Huckleberry Finn'i tarif eden bazı kelimeler gerçek, pragmatik, vicdani ve esprilidir. Ayrıca yargılayıcı olmayan, uyarlanabilir, kurnaz, mantıklı, eğlenceli ve yaratıcı olarak tanımlanır. Bir köle olan Jim'in kaçmasına yardım ederek toplumunun yasalarını reddetme konusundaki nihai kararı, onun bir kahraman olarak ortaya çıkmasına işaret ediyor.

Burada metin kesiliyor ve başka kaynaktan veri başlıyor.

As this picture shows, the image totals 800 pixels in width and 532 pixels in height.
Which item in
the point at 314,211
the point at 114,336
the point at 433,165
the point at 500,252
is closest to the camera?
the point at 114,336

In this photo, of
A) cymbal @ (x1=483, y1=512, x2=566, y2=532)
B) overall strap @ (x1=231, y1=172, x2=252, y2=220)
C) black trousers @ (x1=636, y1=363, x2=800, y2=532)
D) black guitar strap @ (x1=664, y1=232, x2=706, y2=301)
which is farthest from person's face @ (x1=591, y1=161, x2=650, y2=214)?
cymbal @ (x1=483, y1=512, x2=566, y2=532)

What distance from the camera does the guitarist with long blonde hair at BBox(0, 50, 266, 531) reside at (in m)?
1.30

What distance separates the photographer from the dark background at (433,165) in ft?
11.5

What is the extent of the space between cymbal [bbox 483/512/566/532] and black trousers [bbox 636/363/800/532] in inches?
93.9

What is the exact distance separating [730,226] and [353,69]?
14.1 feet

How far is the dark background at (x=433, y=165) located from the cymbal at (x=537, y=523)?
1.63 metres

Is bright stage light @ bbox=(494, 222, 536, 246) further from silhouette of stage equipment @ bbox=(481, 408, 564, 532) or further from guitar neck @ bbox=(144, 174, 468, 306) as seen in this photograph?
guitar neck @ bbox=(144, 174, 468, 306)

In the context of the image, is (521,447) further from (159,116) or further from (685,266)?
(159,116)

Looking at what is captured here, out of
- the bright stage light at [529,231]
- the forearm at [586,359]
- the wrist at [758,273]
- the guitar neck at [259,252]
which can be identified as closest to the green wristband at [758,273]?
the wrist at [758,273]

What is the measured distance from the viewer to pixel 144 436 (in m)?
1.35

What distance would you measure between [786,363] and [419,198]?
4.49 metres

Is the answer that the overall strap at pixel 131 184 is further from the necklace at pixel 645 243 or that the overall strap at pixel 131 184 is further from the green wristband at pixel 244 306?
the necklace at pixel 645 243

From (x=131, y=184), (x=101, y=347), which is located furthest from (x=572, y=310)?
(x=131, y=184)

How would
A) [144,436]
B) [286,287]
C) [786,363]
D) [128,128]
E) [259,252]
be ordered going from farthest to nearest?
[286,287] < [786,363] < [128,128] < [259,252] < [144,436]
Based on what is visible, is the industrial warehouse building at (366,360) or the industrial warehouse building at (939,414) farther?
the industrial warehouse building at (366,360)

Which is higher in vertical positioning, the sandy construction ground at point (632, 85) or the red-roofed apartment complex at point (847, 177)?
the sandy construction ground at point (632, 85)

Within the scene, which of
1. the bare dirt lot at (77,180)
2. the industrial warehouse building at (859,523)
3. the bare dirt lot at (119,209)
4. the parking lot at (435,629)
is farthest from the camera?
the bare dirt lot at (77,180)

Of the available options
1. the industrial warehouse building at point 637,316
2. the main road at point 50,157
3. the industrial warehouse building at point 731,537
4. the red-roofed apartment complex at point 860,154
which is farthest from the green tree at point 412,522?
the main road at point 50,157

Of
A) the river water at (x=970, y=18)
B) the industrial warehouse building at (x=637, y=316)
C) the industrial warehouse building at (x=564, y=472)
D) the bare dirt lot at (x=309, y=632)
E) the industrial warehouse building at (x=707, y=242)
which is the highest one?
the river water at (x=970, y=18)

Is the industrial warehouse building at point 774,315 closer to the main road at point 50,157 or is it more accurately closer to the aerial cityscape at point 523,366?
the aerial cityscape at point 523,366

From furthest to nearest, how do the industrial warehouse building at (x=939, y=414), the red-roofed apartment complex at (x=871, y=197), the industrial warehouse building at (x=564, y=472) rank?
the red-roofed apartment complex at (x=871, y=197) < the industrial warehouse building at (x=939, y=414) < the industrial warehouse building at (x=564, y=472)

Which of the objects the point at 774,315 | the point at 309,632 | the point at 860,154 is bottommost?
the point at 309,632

Hikayenin anlatıcısı olarak, düşünceleriyle kendini karakterize eden çok sayıda Huckleberry Finn var. Bu, etrafındaki dünyada olan biteni açıkça kabul ettiğini ve gözlemlediğini gösteriyor. Hristiyan "komşunu sev" öğretisini kabul eder, ancak bu öğretinin kölelik kurumu aracılığıyla toplumda nasıl ihlal edildiğini görmekte başarısız olur. Bu, Huck'ın genç bir şekilde saf olduğunu, bir seferde yalnızca bir sorunun bir boyutunu görebildiğini gösteriyor.
Huck’ın, diğer insanların kendisine sunduğu değerlere olan inancı ve kendi duyguları ile yaşadığı değerler arasındaki gerilim, onu bir vicdan krizine daha da itmektedir. Toplumunun geleneklerinin sadece kölelik de dahil olduğuna inandığından, köle kaçışına yardım etmek için kendini hain olarak görüyor. Ancak, yine de yaptığı gerçeği, vicdanının lehine seçerek gerginliği çözdüğünü gösteriyor.